20e anniversaire de la CISR - La décision historique Singh
La décision Singh est souvent citée comme étant une décision historique pour la procédure de reconnaissance du statut de réfugié du Canada. Mais que savez-vous exactement à propos de la décision Singh? Cette décision de principe de la Cour suprême du Canada, qui a fini par modifier la procédure de reconnaissance du statut de réfugié du Canada, présente de nombreux aspects fascinants et instructifs.
Tout d’abord, savez-vous que cette décision concernait sept appelants, dont six s’appelaient Singh? Six des appelants étaient des citoyens de l’Inde qui revendiquaient le statut de réfugié au sens de la Convention parce qu’ils craignaient d’être persécutés par les autorités indiennes en raison de leurs activités et de leurs opinions politiques. La septième appelante, Mme Indrani, était une citoyenne de la Guyane dont la revendication était fondée sur une crainte de persécution du fait de sa race, de sa religion et de ses opinions politiques. Le ministre de l’Emploi et de l’Immigration ainsi que la Commission d’appel de l’immigration avaient tous les deux rejetés leurs revendications, et un appel avait été interjeté auprès de la plus haute cour du pays : la Cour suprême du Canada.
La question à trancher par la Cour suprême était de déterminer si la procédure de reconnaissance du statut de réfugié en vigueur à l’époque était invalide parce qu’elle n’accordait pas nécessairement au revendicateur du statut de réfugié le droit à une audience. Les appelants avaient fait valoir que cette procédure contrevenait à l'article 7 de la Charte canadienne des droits et libertés et l'alinéa 2e) de la Déclaration canadienne des droits.
L’article 7 de la Charte dispose que : « Chacun a droit à la vie, à la liberté et à la sécurité de sa personne; il ne peut être porté atteinte à ce droit qu'en conformité avec les principes de justice fondamentale. »
L’alinéa 2e) de la Déclaration canadienne des droits dispose que : « […] nulle loi du Canada ne doit s’interpréter ni s’appliquer comme […] e) privant une personne du droit à une audition impartiale de sa cause, selon les principes de justice fondamentale, pour la définition de ses droits et obligations. »
La décision de la Cour suprême, fondée sur les motifs de six juges, a été rendue le 4 avril 1985.
Trois des juges de la Cour suprême ont invoqué la Charte canadienne des droits et libertés comme fondement de leur décision.
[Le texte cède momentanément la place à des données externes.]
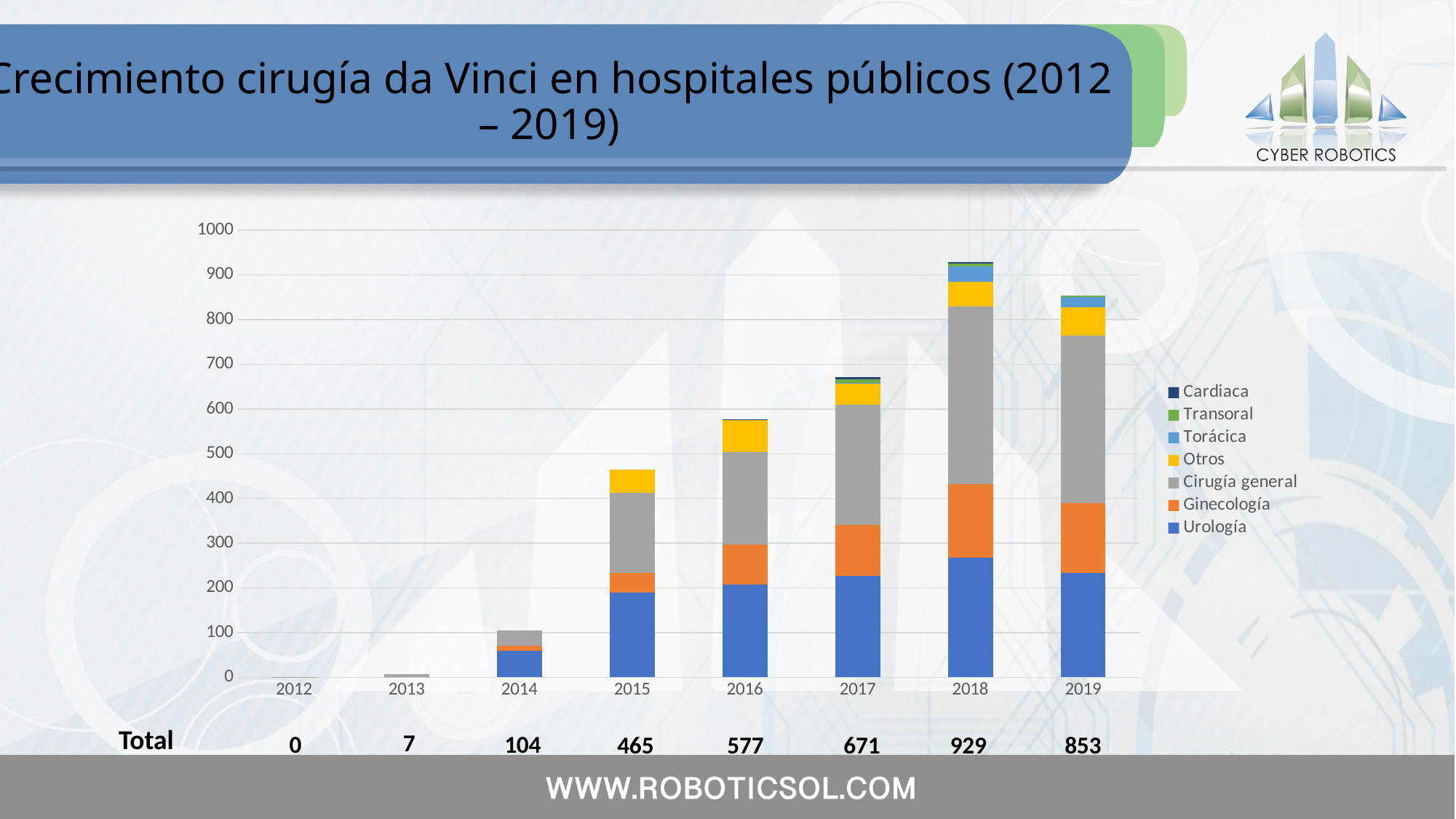
Which year has the lowest total? 2012 Do the totals rise or fall from 2012 to 2018? Rise What is the total number of surgeries shown for 2018? 929 Which year has the highest total? 2018 Which year has a larger total, 2018 or 2019? 2018 Is the Urología value for 2018 greater or less than 200? greater How many series does the legend list? 7 What is the total shown for 2015? 465 What is the difference between the totals for 2017 and 2016? 94 How many years are shown on the x axis? 8 What kind of chart is shown on the slide? Stacked bar chart What is the difference between the totals for 2018 and 2019? 76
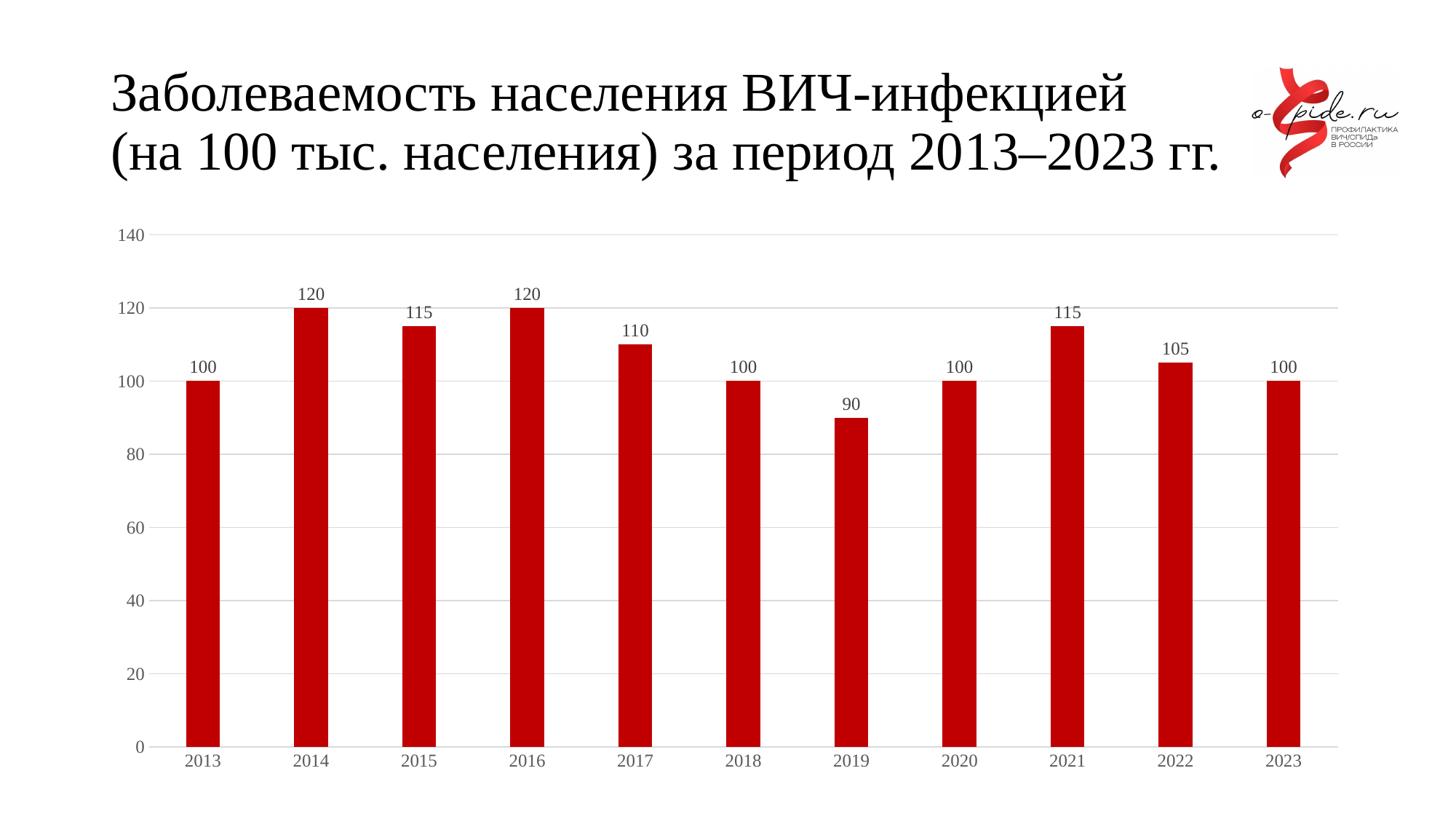
Which is larger, the value for 2015 or the value for 2018? 2015 Do the values rise or fall from 2016 to 2019? fall What colour are the bars in the chart? red Which year has the lowest value? 2019 Is the value for 2014 greater or less than 100? greater What kind of chart is shown on the slide? bar chart What is the value for 2019? 90 How many years are shown on the x axis? 11 What is the value for 2017? 110 What is the difference between the values for 2021 and 2022? 10 What is the difference between the values for 2016 and 2019? 30 What is the value for 2022? 105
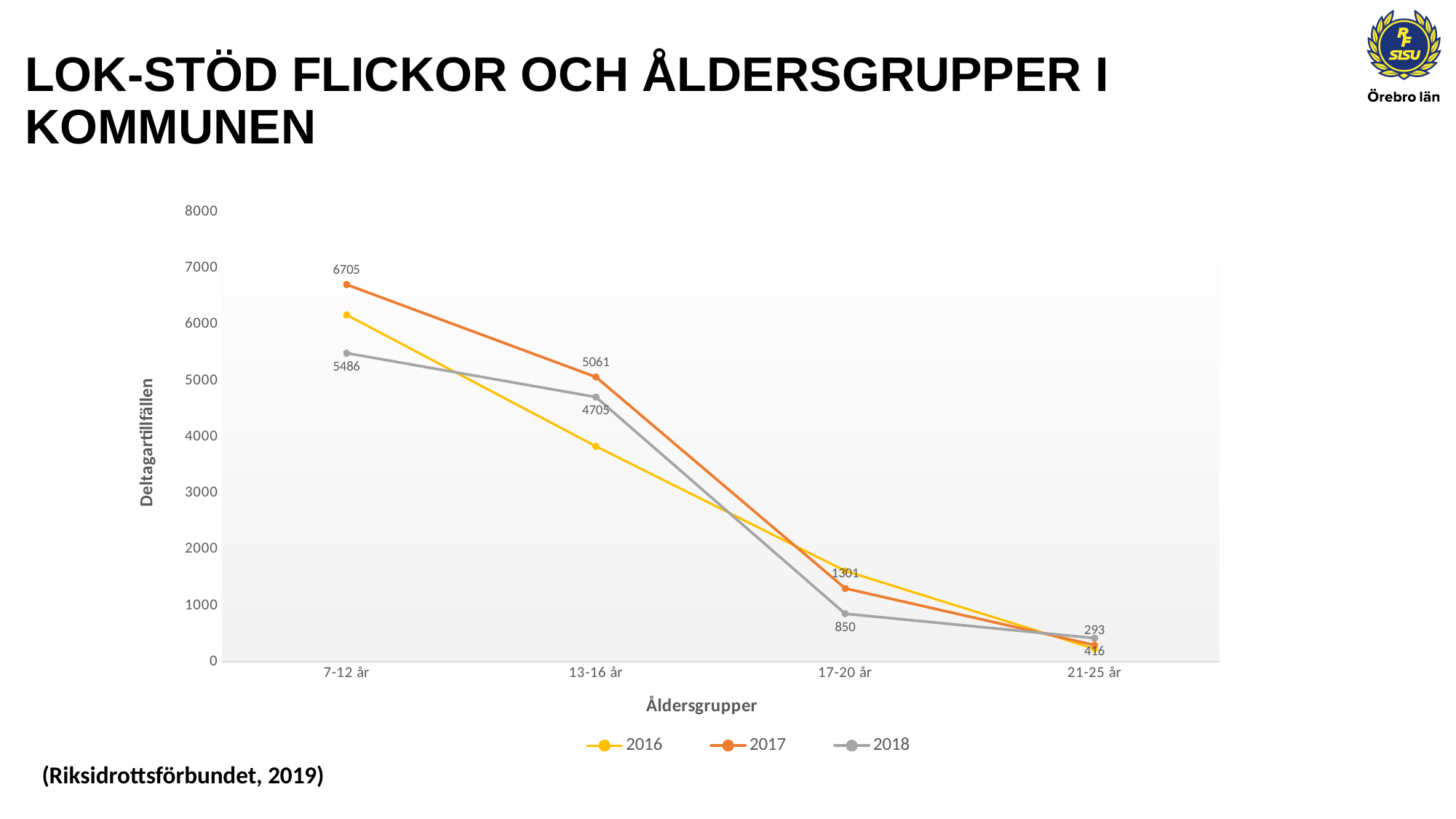
How many series does the legend list? 3 What is the difference between the 2017 and 2018 values at 7-12 år? 1219 What is the value for 2018 at 13-16 år? 4705 What is the value for 2017 at 13-16 år? 5061 For 2017, how much higher is the value at 13-16 år than at 17-20 år? 3760 At 13-16 år, which series has the larger value, 2017 or 2018? 2017 What kind of chart is shown on the slide? line chart What is the value for 2017 at 7-12 år? 6705 Which age group has the highest value for 2017? 7-12 år Is the value for 2016 at 13-16 år greater or less than 4000? less How many age groups are shown on the x axis? 4 What is the value for 2018 at 17-20 år? 850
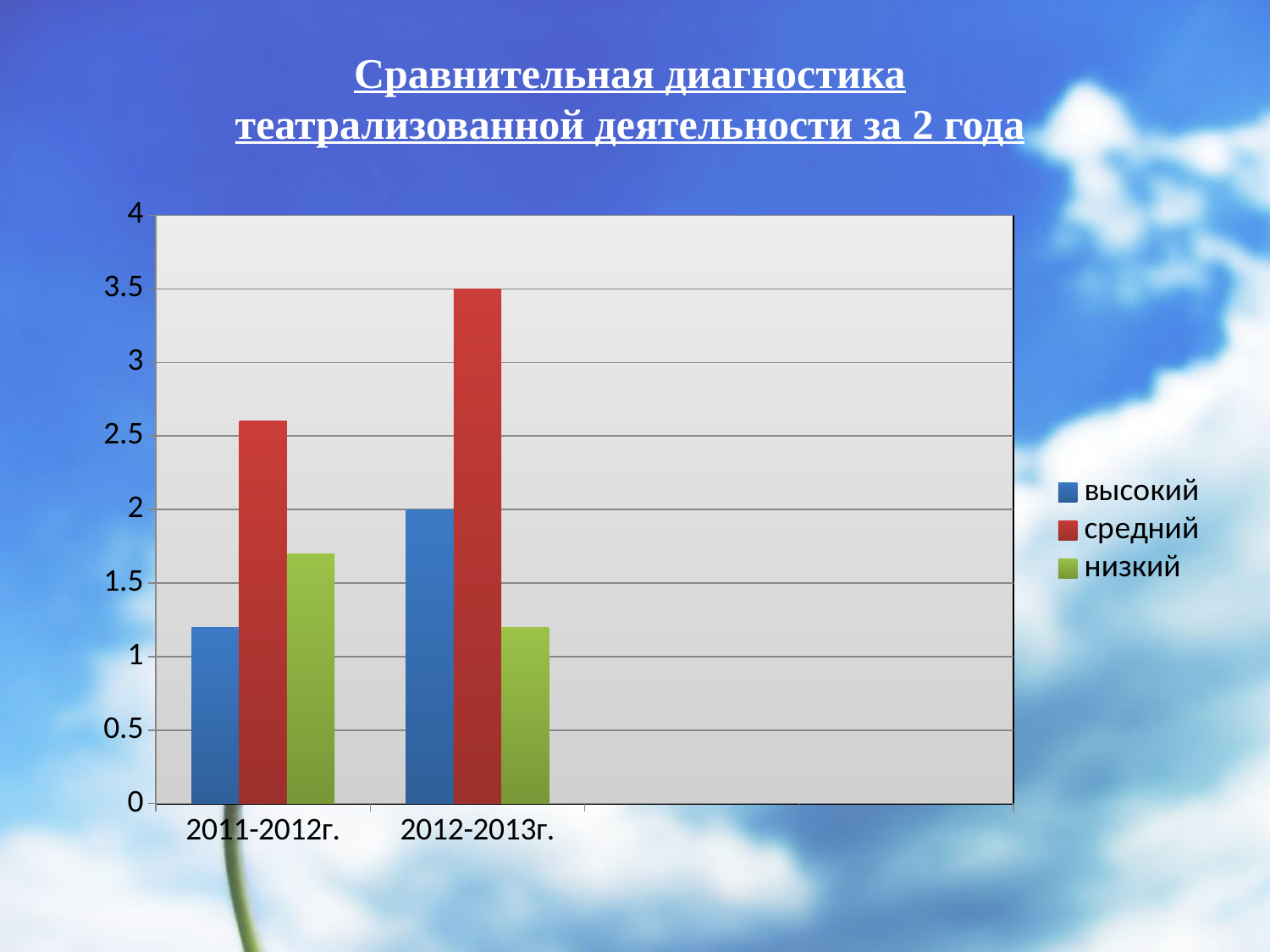
Which is larger: высокий in 2011-2012г. or высокий in 2012-2013г.? высокий in 2012-2013г. What is the value for средний in 2012-2013г.? 3.5 How many categories are shown on the x axis? 2 Is the value for низкий in 2011-2012г. greater or less than 1.5? greater What is the value for высокий in 2012-2013г.? 2 How many series does the legend list? 3 Is the value for высокий in 2011-2012г. greater or less than 1.5? less Which series has the highest value in 2012-2013г.? средний What kind of chart is shown on the slide? bar chart Does the value for низкий rise or fall from 2011-2012г. to 2012-2013г.? fall Is the value for низкий in 2012-2013г. greater or less than 1.5? less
La plus grande préoccupation des juges, au sujet de la Loi sur l’immigration, était que la personne qui revendiquait le statut de réfugié n’avait pas suffisamment d’occasions pour exposer sa cause et connaître le contenu du dossier dont disposait le ministre. À l’époque, une revendication présentée à la Commission d’appel de l’immigration (CAI) était habituellement rejetée avant que la personne qui revendiquait le statut de réfugié n'ait eu l'occasion de connaître le contenu du dossier dont disposait le ministre, dans le contexte d'une audience. En conséquence, la Cour a conclu que la procédure de reconnaissance du statut de réfugié prévue par la Loi sur l’immigration de 1976 constituait, pour la personne qui revendiquait le statut de réfugié, un déni de justice fondamentale et contrevenait à l'article 7 de la Charte.
Les trois autres juges s’étaient appuyés sur la Déclaration canadienne des droits pour fonder leur décision. Dans leurs motifs, ils expliquaient que, pour respecter l’alinéa 2e) de la Déclaration canadienne des droits, une audience complète devait avoir lieu afin d’examiner la revendication du statut de réfugié présentée par des appelants.
La décision a modifié considérablement la procédure de reconnaissance du statut de réfugié du Canada et a contribué à mener à la création de la CISR telle que nous la connaissons aujourd’hui. Il est également important de souligner que ce cas a été l’un des premiers cas comportant une analyse approfondie de l’article 7 de la Charte que la Cour suprême a été appelée à trancher.
Aujourd’hui encore, la Journée des droits des réfugiés (qui a lieu le 4 avril) commémore la décision Singh et l’incidence que celle-ci a eue sur les droits des réfugiés.